The World Health Organization on Sunday reported over 40,000 confirmed cases and more than 900 deaths in China, exceeding the number of global fatalities from the SARS epidemic in 2002-2003.

Outside China, there have been over 300 confirmed cases spread across 24 countries. A man died in the Philippines after traveling there from Wuhan.

The White House insists the coronavirus outbreak will not have a major impact in the U.S., with chief economic advisor Larry Kudlow predicting “a drop in GDP of perhaps two-tenths of 1% — that’s all we found so far.”

Still, mounting fears and resulting precautions around the deadly disease are denting quarterly earnings for global brands.

Tapestry, which owns Coach, Kate Spade and Stuart Weitzman, said the virus had closed the majority of its stores in mainland China.

“We now expect that our second half results could be negatively impacted by approximately $200-$250 million in sales and $0.35-$0.45 in earnings per diluted share, given current trends in China,” Tapestry told investors. “If the situation further deteriorates, or the outbreak affects demand outside of the country, this impact could be worse.”

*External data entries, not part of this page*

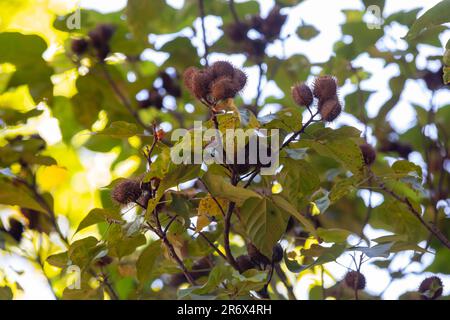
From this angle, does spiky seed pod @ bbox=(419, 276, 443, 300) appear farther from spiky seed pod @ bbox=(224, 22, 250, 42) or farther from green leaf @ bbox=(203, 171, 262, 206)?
spiky seed pod @ bbox=(224, 22, 250, 42)

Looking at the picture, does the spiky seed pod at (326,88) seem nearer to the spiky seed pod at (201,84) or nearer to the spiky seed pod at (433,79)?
the spiky seed pod at (201,84)

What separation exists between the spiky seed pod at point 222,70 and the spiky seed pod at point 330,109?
202 millimetres

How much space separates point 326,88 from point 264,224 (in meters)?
0.32

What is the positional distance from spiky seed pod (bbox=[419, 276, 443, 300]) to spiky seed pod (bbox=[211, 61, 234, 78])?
733 mm

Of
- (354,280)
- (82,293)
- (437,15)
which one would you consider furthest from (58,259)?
(437,15)

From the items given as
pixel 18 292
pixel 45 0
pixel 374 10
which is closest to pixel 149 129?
pixel 18 292

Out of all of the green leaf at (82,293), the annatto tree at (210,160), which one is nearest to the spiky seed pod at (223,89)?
the annatto tree at (210,160)

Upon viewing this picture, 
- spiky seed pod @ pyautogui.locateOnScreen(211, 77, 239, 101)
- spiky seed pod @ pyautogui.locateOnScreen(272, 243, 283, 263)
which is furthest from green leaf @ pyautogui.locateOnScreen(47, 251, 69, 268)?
spiky seed pod @ pyautogui.locateOnScreen(211, 77, 239, 101)

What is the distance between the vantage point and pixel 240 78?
161 centimetres

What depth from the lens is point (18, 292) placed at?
2.39 metres

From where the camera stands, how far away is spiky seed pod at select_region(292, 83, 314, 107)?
64.6 inches

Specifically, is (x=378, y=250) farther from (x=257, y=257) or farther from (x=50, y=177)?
Answer: (x=50, y=177)
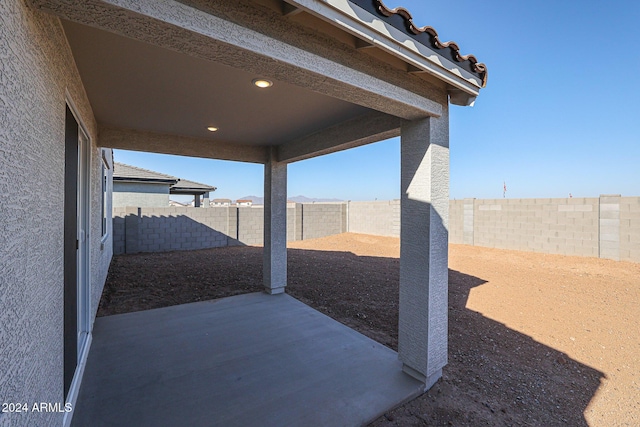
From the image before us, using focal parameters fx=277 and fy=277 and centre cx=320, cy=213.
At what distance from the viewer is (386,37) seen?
187 cm

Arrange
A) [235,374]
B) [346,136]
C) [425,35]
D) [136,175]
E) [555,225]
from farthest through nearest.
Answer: [136,175], [555,225], [346,136], [235,374], [425,35]

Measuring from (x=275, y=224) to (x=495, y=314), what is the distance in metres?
4.15

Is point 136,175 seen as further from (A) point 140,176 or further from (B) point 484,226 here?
(B) point 484,226

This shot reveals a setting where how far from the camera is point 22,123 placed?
1.13m

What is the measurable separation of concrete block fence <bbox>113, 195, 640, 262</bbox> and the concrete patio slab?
273 inches

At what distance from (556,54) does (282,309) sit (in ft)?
32.7

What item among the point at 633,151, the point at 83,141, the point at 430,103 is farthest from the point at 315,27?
the point at 633,151

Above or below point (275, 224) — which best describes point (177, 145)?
above

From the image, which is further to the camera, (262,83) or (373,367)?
(373,367)

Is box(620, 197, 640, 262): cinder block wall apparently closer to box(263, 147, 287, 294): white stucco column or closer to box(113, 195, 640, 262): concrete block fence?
box(113, 195, 640, 262): concrete block fence

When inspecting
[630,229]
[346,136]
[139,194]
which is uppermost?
[346,136]

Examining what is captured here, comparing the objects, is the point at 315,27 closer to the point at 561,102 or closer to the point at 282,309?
the point at 282,309

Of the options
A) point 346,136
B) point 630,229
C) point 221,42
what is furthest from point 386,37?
point 630,229

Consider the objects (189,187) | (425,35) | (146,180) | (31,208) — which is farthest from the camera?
(189,187)
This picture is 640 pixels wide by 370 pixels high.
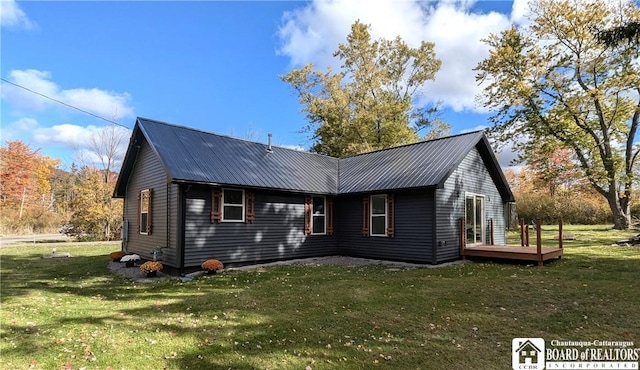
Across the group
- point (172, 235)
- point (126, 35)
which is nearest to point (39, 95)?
point (126, 35)

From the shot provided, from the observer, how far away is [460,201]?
12375 millimetres

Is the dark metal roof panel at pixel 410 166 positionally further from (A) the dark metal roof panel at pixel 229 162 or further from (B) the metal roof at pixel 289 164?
(A) the dark metal roof panel at pixel 229 162

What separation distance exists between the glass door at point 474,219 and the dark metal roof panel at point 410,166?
1.78 meters

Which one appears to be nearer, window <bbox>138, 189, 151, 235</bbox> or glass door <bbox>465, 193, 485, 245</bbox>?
window <bbox>138, 189, 151, 235</bbox>

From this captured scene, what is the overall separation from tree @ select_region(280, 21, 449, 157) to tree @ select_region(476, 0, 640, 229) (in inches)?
252

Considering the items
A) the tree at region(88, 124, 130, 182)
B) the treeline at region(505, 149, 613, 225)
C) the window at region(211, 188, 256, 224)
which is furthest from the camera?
the treeline at region(505, 149, 613, 225)

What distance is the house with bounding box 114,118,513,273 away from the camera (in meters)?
10.2

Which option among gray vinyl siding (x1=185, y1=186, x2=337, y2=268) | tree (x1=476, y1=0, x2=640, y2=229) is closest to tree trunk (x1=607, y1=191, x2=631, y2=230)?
tree (x1=476, y1=0, x2=640, y2=229)

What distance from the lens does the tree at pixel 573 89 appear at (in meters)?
20.6

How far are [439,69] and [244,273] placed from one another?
84.8 feet

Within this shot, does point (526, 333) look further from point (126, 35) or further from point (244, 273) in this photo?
point (126, 35)

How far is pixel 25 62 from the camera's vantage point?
12828 millimetres

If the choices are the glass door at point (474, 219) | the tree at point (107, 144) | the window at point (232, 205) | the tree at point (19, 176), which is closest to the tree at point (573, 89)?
the glass door at point (474, 219)

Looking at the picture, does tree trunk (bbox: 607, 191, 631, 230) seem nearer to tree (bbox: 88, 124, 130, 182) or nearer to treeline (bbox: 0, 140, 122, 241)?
treeline (bbox: 0, 140, 122, 241)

Estée Lauder, a major cosmetics company, said it adjusted its outlook after the outbreak resulted in a significant drop in air travel and consumer traffic in vital shopping and tourist areas.

“Global travel retail, localities most affected by the virus outbreak and destination markets favored by tourists are expected to experience the greatest negative impact in the coming months followed by a gradual recovery later in the fiscal year,” it told investors. “The company stands ready to facilitate the recovery as soon as the market dynamics support it.”

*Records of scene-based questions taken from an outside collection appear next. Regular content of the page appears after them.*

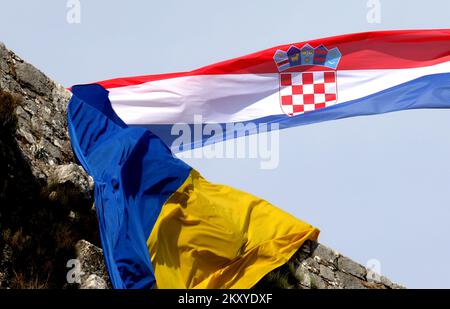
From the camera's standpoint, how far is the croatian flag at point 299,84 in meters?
17.8

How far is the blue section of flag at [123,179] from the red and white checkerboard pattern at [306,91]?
2.95 metres

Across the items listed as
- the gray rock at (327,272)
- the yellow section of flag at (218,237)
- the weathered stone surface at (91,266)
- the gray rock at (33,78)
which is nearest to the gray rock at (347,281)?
the gray rock at (327,272)

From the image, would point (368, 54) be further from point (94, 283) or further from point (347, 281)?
point (94, 283)

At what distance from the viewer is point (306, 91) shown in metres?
18.3

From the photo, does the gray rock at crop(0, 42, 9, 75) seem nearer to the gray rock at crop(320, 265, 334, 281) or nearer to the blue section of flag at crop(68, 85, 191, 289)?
the blue section of flag at crop(68, 85, 191, 289)

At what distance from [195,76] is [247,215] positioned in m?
3.80

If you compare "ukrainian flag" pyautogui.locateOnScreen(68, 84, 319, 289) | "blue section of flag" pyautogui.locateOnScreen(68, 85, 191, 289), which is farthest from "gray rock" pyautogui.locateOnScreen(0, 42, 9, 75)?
"ukrainian flag" pyautogui.locateOnScreen(68, 84, 319, 289)

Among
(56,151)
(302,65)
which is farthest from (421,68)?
(56,151)

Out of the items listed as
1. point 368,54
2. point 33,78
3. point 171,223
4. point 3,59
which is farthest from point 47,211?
point 368,54

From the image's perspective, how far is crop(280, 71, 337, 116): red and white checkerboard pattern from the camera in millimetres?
A: 18000

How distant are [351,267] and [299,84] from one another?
397cm

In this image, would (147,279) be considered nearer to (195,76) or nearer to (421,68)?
(195,76)

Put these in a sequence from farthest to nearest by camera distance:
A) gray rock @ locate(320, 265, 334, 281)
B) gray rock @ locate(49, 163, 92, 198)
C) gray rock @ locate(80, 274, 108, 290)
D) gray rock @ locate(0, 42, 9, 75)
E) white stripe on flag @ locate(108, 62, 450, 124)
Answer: white stripe on flag @ locate(108, 62, 450, 124), gray rock @ locate(0, 42, 9, 75), gray rock @ locate(320, 265, 334, 281), gray rock @ locate(49, 163, 92, 198), gray rock @ locate(80, 274, 108, 290)

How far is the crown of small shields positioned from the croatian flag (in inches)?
0.7
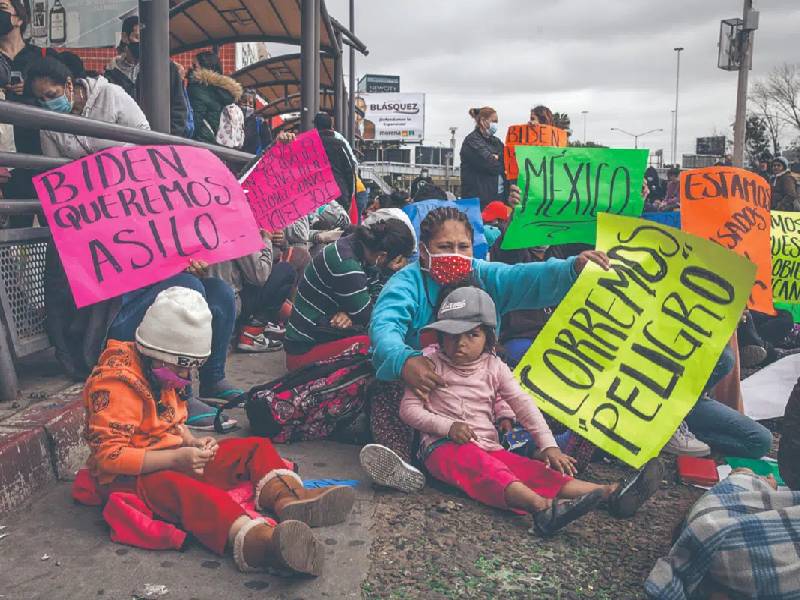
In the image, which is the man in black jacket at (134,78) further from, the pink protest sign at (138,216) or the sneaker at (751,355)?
the sneaker at (751,355)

Another cosmetics giant, L’Oreal, said it conveys its “deepest solidarity” with the people of China as they grapple with the disease and are bracing for a “temporary impact” on their Asia business. It’s confident that sales will bounce back.

“The experiences we have had with similar situations in the past (SARS, MERS, etc.) show that, after a period of disturbance, consumption resumes stronger than before,” the company said. “Therefore, at this stage, and assuming that this epidemic follows a similar pattern, we are confident in our capacity this year again to outperform the beauty market and achieve another year of growth in both sales and profits.”

Mr. Trump has tried to manage the fallout from the virus by imposing travel restrictions to prevent its spread while praising Chinese President Xi Jinping to keep his relationship with the strongman on an even keel.

“The history of Trump and China is a little bit of good cop, bad cop,” said Tom Duesterberg, a senior fellow at the Hudson Institute, a D.C. think tank. “The U.S. economy is in pretty good shape right now and the only thing that could derail it in the election year — which honestly Trump thinks about — really is this crisis in China, with the virus, and the impact it’s having on economies around the world.”

The president is hoping to enter “phase two” trade negotiations after striking an initial agreement in which China agreed to buy large amounts of U.S. farm products in exchange for tariff relief from the White House.

The phase-one deal eased global tensions around trade, though the virus is giving global companies another reason to feel skittish about their relationship with China.

“Global firms, including those in the United States, are certainly going to have to take this into account looking ahead,” Mr. Duesterberg said. “There are all kinds of reasons to diversity your supply chains away from China. This inability to control this situation is another one.”